Glut-1: Method of Treating Cancer with Antibodies Against Glucose Transporter-1

Aggressive and advanced breast and lung cancers currently represent a large number of US cancer cases and a significant proportion of all cancer related deaths. New treatments targeting novel cancer proteins are necessary to treat this diverse set of patients who are underserved by current therapies. Our technology has the potential to be a first-in-class targeted antibody therapy against the glucose transporter-1 (GLUT1) protein in breast and lung cancers. Mouse studies of our antibody have shown promising safety and efficacy profiles and synergism with available chemotherapeutics.


  • Elevated levels of GLUT1 have been observed over 40% of breast cancers and 49% of lung cancers. Highly aggressive and fast growing triple-negative breast cancers account for about 20% of the >200,000 total US breast cancer cases diagnosed each year. Because these patients have no targeted treatment options and poor prognosis, this number also correlates with the annual breast cancer mortality rate (>40,000).
  • Our method of using antibody therapy against the glucose transporter-1 (GLUT1) protein is intended to deprive aggressive and rapidly growing cancer cells of the quick energy source (glucose) they need to grow, thereby targeting more types of cancers effectively.
  • We have mouse xenograft data using a triple-negative breast cancer cell line that shows reduced tumor growth, increased survival, and decreased metastasis associated with anti-GLUT1 antibody therapy as a single agent or in combination with tamoxifen or cisplatin.
  • Antibody therapies have been approved for very specific indications in both lung (cetuximab) and breast (trastuzamab) cancer patients, illustrating their potential efficacy in these solid tumors, albeit for limited subpopulations of patients.

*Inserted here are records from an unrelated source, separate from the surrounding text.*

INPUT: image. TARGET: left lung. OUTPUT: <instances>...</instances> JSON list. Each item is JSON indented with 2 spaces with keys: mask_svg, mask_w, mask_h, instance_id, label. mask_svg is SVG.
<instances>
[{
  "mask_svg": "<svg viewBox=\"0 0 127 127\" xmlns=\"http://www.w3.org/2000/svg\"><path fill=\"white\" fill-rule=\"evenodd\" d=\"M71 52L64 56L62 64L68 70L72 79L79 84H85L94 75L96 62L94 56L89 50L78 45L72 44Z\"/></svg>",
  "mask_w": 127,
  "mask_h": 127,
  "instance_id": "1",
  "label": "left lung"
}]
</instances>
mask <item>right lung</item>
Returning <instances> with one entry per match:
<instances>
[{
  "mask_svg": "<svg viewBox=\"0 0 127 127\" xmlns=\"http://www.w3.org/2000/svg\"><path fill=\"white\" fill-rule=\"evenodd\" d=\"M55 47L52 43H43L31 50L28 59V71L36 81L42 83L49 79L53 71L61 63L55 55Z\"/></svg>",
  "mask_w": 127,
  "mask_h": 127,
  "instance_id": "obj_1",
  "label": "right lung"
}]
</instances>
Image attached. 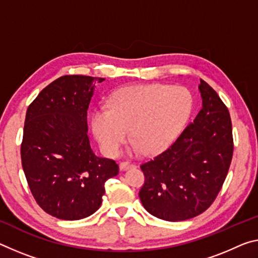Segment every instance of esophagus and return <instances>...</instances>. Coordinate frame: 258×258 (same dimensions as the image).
<instances>
[{
	"mask_svg": "<svg viewBox=\"0 0 258 258\" xmlns=\"http://www.w3.org/2000/svg\"><path fill=\"white\" fill-rule=\"evenodd\" d=\"M119 167L121 171H125V170H128V169H132V167H136L134 164H131L128 162H121L119 164Z\"/></svg>",
	"mask_w": 258,
	"mask_h": 258,
	"instance_id": "1",
	"label": "esophagus"
}]
</instances>
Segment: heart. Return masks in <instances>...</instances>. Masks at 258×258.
Masks as SVG:
<instances>
[{
    "mask_svg": "<svg viewBox=\"0 0 258 258\" xmlns=\"http://www.w3.org/2000/svg\"><path fill=\"white\" fill-rule=\"evenodd\" d=\"M193 110V97L183 87L138 85L116 92L110 107L92 114V128L102 150L116 156L128 136L133 153L153 155L166 149L180 134Z\"/></svg>",
    "mask_w": 258,
    "mask_h": 258,
    "instance_id": "obj_1",
    "label": "heart"
}]
</instances>
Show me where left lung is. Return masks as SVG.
<instances>
[{
    "label": "left lung",
    "mask_w": 258,
    "mask_h": 258,
    "mask_svg": "<svg viewBox=\"0 0 258 258\" xmlns=\"http://www.w3.org/2000/svg\"><path fill=\"white\" fill-rule=\"evenodd\" d=\"M202 109L170 148L140 167L142 206L155 217L180 222L206 211L217 198L233 155L232 122L226 105L204 80Z\"/></svg>",
    "instance_id": "8db88e82"
}]
</instances>
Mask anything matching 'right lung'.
I'll return each mask as SVG.
<instances>
[{
  "mask_svg": "<svg viewBox=\"0 0 258 258\" xmlns=\"http://www.w3.org/2000/svg\"><path fill=\"white\" fill-rule=\"evenodd\" d=\"M103 78L63 76L43 88L26 111L20 155L36 203L56 218L78 220L102 203L104 183L118 174L112 159L94 154L87 110Z\"/></svg>",
  "mask_w": 258,
  "mask_h": 258,
  "instance_id": "add662e5",
  "label": "right lung"
}]
</instances>
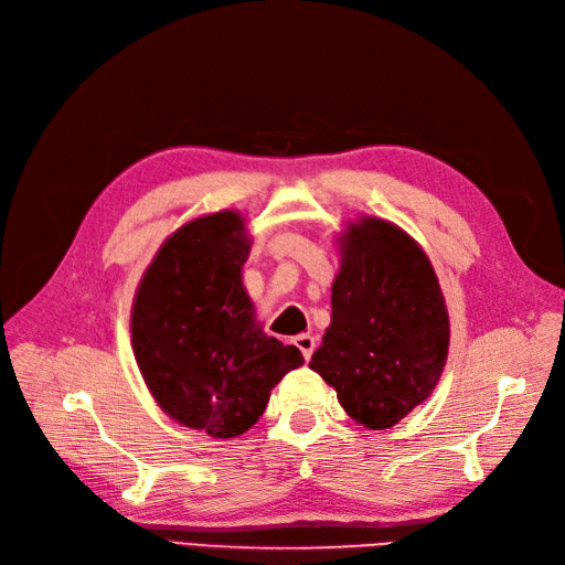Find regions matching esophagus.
I'll return each mask as SVG.
<instances>
[{"label": "esophagus", "instance_id": "1", "mask_svg": "<svg viewBox=\"0 0 565 565\" xmlns=\"http://www.w3.org/2000/svg\"><path fill=\"white\" fill-rule=\"evenodd\" d=\"M295 347L303 353L306 361H311V355L316 351V339L311 334H297L295 337Z\"/></svg>", "mask_w": 565, "mask_h": 565}]
</instances>
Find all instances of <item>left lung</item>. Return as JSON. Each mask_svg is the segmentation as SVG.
I'll return each mask as SVG.
<instances>
[{"instance_id": "obj_1", "label": "left lung", "mask_w": 565, "mask_h": 565, "mask_svg": "<svg viewBox=\"0 0 565 565\" xmlns=\"http://www.w3.org/2000/svg\"><path fill=\"white\" fill-rule=\"evenodd\" d=\"M332 285V322L309 367L337 388L367 429H388L440 380L450 322L436 273L422 247L382 218L344 235Z\"/></svg>"}]
</instances>
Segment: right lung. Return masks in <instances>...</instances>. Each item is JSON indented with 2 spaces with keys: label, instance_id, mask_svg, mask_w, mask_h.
I'll use <instances>...</instances> for the list:
<instances>
[{
  "label": "right lung",
  "instance_id": "add662e5",
  "mask_svg": "<svg viewBox=\"0 0 565 565\" xmlns=\"http://www.w3.org/2000/svg\"><path fill=\"white\" fill-rule=\"evenodd\" d=\"M247 254L241 214L195 218L160 247L131 311L134 355L158 405L214 438L245 434L270 388L303 363L297 347L256 328L241 280Z\"/></svg>",
  "mask_w": 565,
  "mask_h": 565
}]
</instances>
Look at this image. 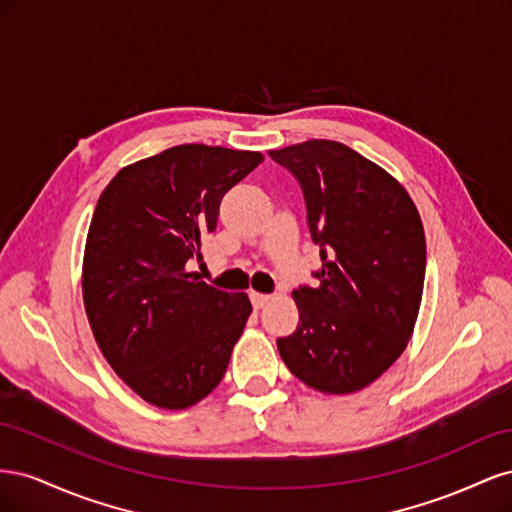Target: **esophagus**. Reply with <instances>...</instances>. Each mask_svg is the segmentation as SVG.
<instances>
[{
  "label": "esophagus",
  "instance_id": "1",
  "mask_svg": "<svg viewBox=\"0 0 512 512\" xmlns=\"http://www.w3.org/2000/svg\"><path fill=\"white\" fill-rule=\"evenodd\" d=\"M271 303V294H260V292H252V305L254 309H262L265 305Z\"/></svg>",
  "mask_w": 512,
  "mask_h": 512
}]
</instances>
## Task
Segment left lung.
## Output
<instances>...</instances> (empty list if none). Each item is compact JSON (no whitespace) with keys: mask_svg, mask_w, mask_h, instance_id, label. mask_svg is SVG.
I'll return each instance as SVG.
<instances>
[{"mask_svg":"<svg viewBox=\"0 0 512 512\" xmlns=\"http://www.w3.org/2000/svg\"><path fill=\"white\" fill-rule=\"evenodd\" d=\"M299 181L322 267L292 292L299 327L277 339L312 389L346 395L406 350L425 284V232L412 198L384 168L335 141L269 151Z\"/></svg>","mask_w":512,"mask_h":512,"instance_id":"1","label":"left lung"}]
</instances>
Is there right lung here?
<instances>
[{
	"label": "right lung",
	"instance_id": "obj_1",
	"mask_svg": "<svg viewBox=\"0 0 512 512\" xmlns=\"http://www.w3.org/2000/svg\"><path fill=\"white\" fill-rule=\"evenodd\" d=\"M258 151L179 145L121 168L91 218L83 301L104 359L147 404L183 410L226 374L252 314L245 292L188 271L218 226L224 194Z\"/></svg>",
	"mask_w": 512,
	"mask_h": 512
}]
</instances>
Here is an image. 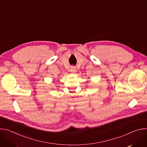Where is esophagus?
Wrapping results in <instances>:
<instances>
[{
    "mask_svg": "<svg viewBox=\"0 0 147 147\" xmlns=\"http://www.w3.org/2000/svg\"><path fill=\"white\" fill-rule=\"evenodd\" d=\"M70 71L72 73H74V72H76L77 71V69H76V67L75 66H72L71 67L70 69Z\"/></svg>",
    "mask_w": 147,
    "mask_h": 147,
    "instance_id": "esophagus-1",
    "label": "esophagus"
}]
</instances>
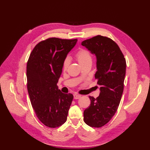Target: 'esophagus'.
<instances>
[{
    "label": "esophagus",
    "mask_w": 150,
    "mask_h": 150,
    "mask_svg": "<svg viewBox=\"0 0 150 150\" xmlns=\"http://www.w3.org/2000/svg\"><path fill=\"white\" fill-rule=\"evenodd\" d=\"M81 95H79V94H74L73 95V97H74L75 99H79V98H81Z\"/></svg>",
    "instance_id": "34e87169"
}]
</instances>
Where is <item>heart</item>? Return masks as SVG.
<instances>
[{
    "mask_svg": "<svg viewBox=\"0 0 150 150\" xmlns=\"http://www.w3.org/2000/svg\"><path fill=\"white\" fill-rule=\"evenodd\" d=\"M76 58H77L79 62L81 64V65H83L84 64L91 62L92 58L90 52H88V50L85 49H81L79 50L75 55ZM69 64V59L68 58H66L63 61L62 64V68L63 69L66 70Z\"/></svg>",
    "mask_w": 150,
    "mask_h": 150,
    "instance_id": "1",
    "label": "heart"
}]
</instances>
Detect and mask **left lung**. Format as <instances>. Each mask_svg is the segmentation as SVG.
<instances>
[{
    "label": "left lung",
    "instance_id": "left-lung-1",
    "mask_svg": "<svg viewBox=\"0 0 150 150\" xmlns=\"http://www.w3.org/2000/svg\"><path fill=\"white\" fill-rule=\"evenodd\" d=\"M81 44L97 57L95 77L100 86L99 96H90L91 104L84 111V121L88 126L100 128L111 119L119 106L124 90L126 62L116 42L97 35Z\"/></svg>",
    "mask_w": 150,
    "mask_h": 150
}]
</instances>
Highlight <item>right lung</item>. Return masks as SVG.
I'll use <instances>...</instances> for the list:
<instances>
[{
    "mask_svg": "<svg viewBox=\"0 0 150 150\" xmlns=\"http://www.w3.org/2000/svg\"><path fill=\"white\" fill-rule=\"evenodd\" d=\"M77 39L52 37L38 43L27 62V88L38 119L49 128H57L67 120L73 95L63 93L57 82L62 64Z\"/></svg>",
    "mask_w": 150,
    "mask_h": 150,
    "instance_id": "add662e5",
    "label": "right lung"
}]
</instances>
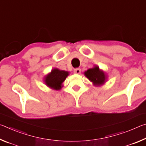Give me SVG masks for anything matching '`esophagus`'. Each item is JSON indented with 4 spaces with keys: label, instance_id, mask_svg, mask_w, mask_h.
Listing matches in <instances>:
<instances>
[{
    "label": "esophagus",
    "instance_id": "esophagus-1",
    "mask_svg": "<svg viewBox=\"0 0 146 146\" xmlns=\"http://www.w3.org/2000/svg\"><path fill=\"white\" fill-rule=\"evenodd\" d=\"M74 73L75 74H80L81 73V70L80 68H76L74 70Z\"/></svg>",
    "mask_w": 146,
    "mask_h": 146
}]
</instances>
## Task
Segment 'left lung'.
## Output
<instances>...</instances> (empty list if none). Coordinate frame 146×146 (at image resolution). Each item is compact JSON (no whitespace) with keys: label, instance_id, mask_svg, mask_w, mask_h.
Listing matches in <instances>:
<instances>
[{"label":"left lung","instance_id":"8db88e82","mask_svg":"<svg viewBox=\"0 0 146 146\" xmlns=\"http://www.w3.org/2000/svg\"><path fill=\"white\" fill-rule=\"evenodd\" d=\"M85 76L93 82L95 86H100L105 83L107 80V75L99 67L95 66L93 68L89 69L84 72Z\"/></svg>","mask_w":146,"mask_h":146}]
</instances>
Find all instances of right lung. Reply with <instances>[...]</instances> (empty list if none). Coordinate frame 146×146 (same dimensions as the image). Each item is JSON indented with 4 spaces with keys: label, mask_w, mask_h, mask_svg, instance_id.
I'll use <instances>...</instances> for the list:
<instances>
[{
    "label": "right lung",
    "mask_w": 146,
    "mask_h": 146,
    "mask_svg": "<svg viewBox=\"0 0 146 146\" xmlns=\"http://www.w3.org/2000/svg\"><path fill=\"white\" fill-rule=\"evenodd\" d=\"M69 75L68 71L60 70L57 68H54L51 72L44 78L46 85L55 90H60L62 87V82Z\"/></svg>",
    "instance_id": "1"
}]
</instances>
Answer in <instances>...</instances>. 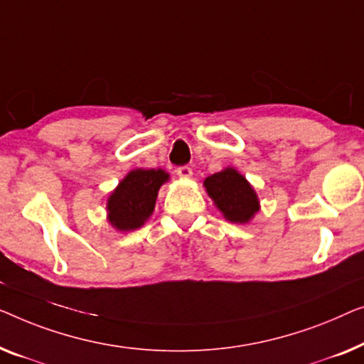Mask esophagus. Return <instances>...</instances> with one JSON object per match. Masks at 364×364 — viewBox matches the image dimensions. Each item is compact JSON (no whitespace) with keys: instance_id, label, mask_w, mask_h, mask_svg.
Wrapping results in <instances>:
<instances>
[{"instance_id":"34e87169","label":"esophagus","mask_w":364,"mask_h":364,"mask_svg":"<svg viewBox=\"0 0 364 364\" xmlns=\"http://www.w3.org/2000/svg\"><path fill=\"white\" fill-rule=\"evenodd\" d=\"M176 175L181 176V178H189L193 175V170L189 168L188 165H183V166H178L176 168Z\"/></svg>"}]
</instances>
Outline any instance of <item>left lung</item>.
<instances>
[{"label":"left lung","instance_id":"left-lung-1","mask_svg":"<svg viewBox=\"0 0 364 364\" xmlns=\"http://www.w3.org/2000/svg\"><path fill=\"white\" fill-rule=\"evenodd\" d=\"M204 186L228 221L247 223L259 211V201L252 186L232 168L206 178Z\"/></svg>","mask_w":364,"mask_h":364}]
</instances>
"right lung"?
<instances>
[{"label": "right lung", "instance_id": "obj_1", "mask_svg": "<svg viewBox=\"0 0 364 364\" xmlns=\"http://www.w3.org/2000/svg\"><path fill=\"white\" fill-rule=\"evenodd\" d=\"M168 180L163 170H133L110 194L107 209L112 226L133 231L151 216L158 189Z\"/></svg>", "mask_w": 364, "mask_h": 364}]
</instances>
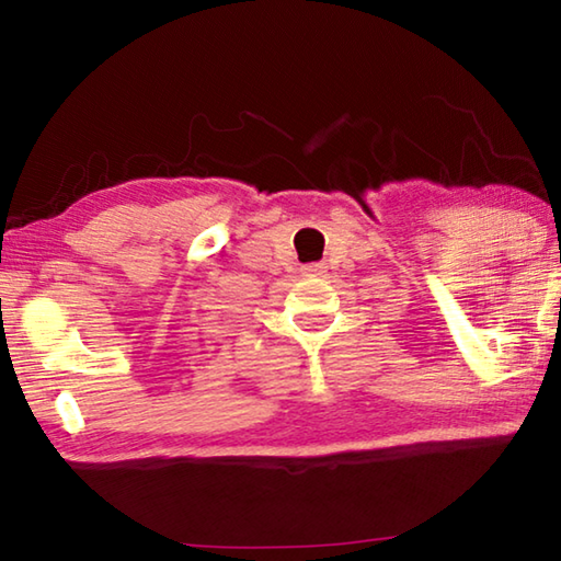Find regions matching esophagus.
Returning a JSON list of instances; mask_svg holds the SVG:
<instances>
[{
    "label": "esophagus",
    "instance_id": "obj_1",
    "mask_svg": "<svg viewBox=\"0 0 561 561\" xmlns=\"http://www.w3.org/2000/svg\"><path fill=\"white\" fill-rule=\"evenodd\" d=\"M321 272H324L321 264H307V267H304V274H307V277H317V274H321Z\"/></svg>",
    "mask_w": 561,
    "mask_h": 561
}]
</instances>
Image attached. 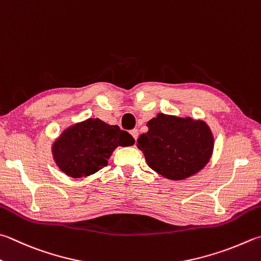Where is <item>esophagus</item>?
Returning <instances> with one entry per match:
<instances>
[{
  "mask_svg": "<svg viewBox=\"0 0 261 261\" xmlns=\"http://www.w3.org/2000/svg\"><path fill=\"white\" fill-rule=\"evenodd\" d=\"M130 134H132V136L134 137L135 141H136L137 137H139V130H137V129H132L130 130Z\"/></svg>",
  "mask_w": 261,
  "mask_h": 261,
  "instance_id": "34e87169",
  "label": "esophagus"
}]
</instances>
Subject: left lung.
Instances as JSON below:
<instances>
[{
  "label": "left lung",
  "instance_id": "obj_1",
  "mask_svg": "<svg viewBox=\"0 0 261 261\" xmlns=\"http://www.w3.org/2000/svg\"><path fill=\"white\" fill-rule=\"evenodd\" d=\"M147 130L137 140L146 164L171 180L199 173L214 151V135L202 120L158 114L147 121Z\"/></svg>",
  "mask_w": 261,
  "mask_h": 261
}]
</instances>
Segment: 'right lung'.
<instances>
[{"instance_id": "1", "label": "right lung", "mask_w": 261, "mask_h": 261, "mask_svg": "<svg viewBox=\"0 0 261 261\" xmlns=\"http://www.w3.org/2000/svg\"><path fill=\"white\" fill-rule=\"evenodd\" d=\"M134 143L133 136L119 126L88 118L61 133L53 142L52 155L62 173L82 178L106 167L116 147Z\"/></svg>"}]
</instances>
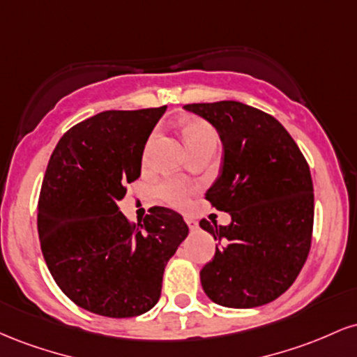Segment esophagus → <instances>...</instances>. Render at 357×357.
<instances>
[{"label":"esophagus","instance_id":"1","mask_svg":"<svg viewBox=\"0 0 357 357\" xmlns=\"http://www.w3.org/2000/svg\"><path fill=\"white\" fill-rule=\"evenodd\" d=\"M186 223H188V227H190V230L191 231H195V230H198V221H196L195 218H192V216H186Z\"/></svg>","mask_w":357,"mask_h":357}]
</instances>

Using a monoclonal antibody against the glucose transporter-1, our mouse studies showed no organ or central nervous system damage with relatively high intravenous antibody doses of up to 20mg/kg. Using MDA-MB-231 breast cancer cells in a xenograft mouse model of aggressive breast cancer, doses between 5-10mg/kg reduced tumor volume from a median size of 475 mm3 to 325 mm3, as well as increased PARP cleavage and increased ACC phosphorylation—biomarkers of apoptosis and energy starvation, respectively. Breast cancer studies in nude mice have shown that in combination with Tamoxifen there was a dramatic increase in longevity, with several mice in the study living at least 15 days beyond the 30-day period of the study. Additionally, in combination with Cisplatin the data trend suggests a decrease in metastases.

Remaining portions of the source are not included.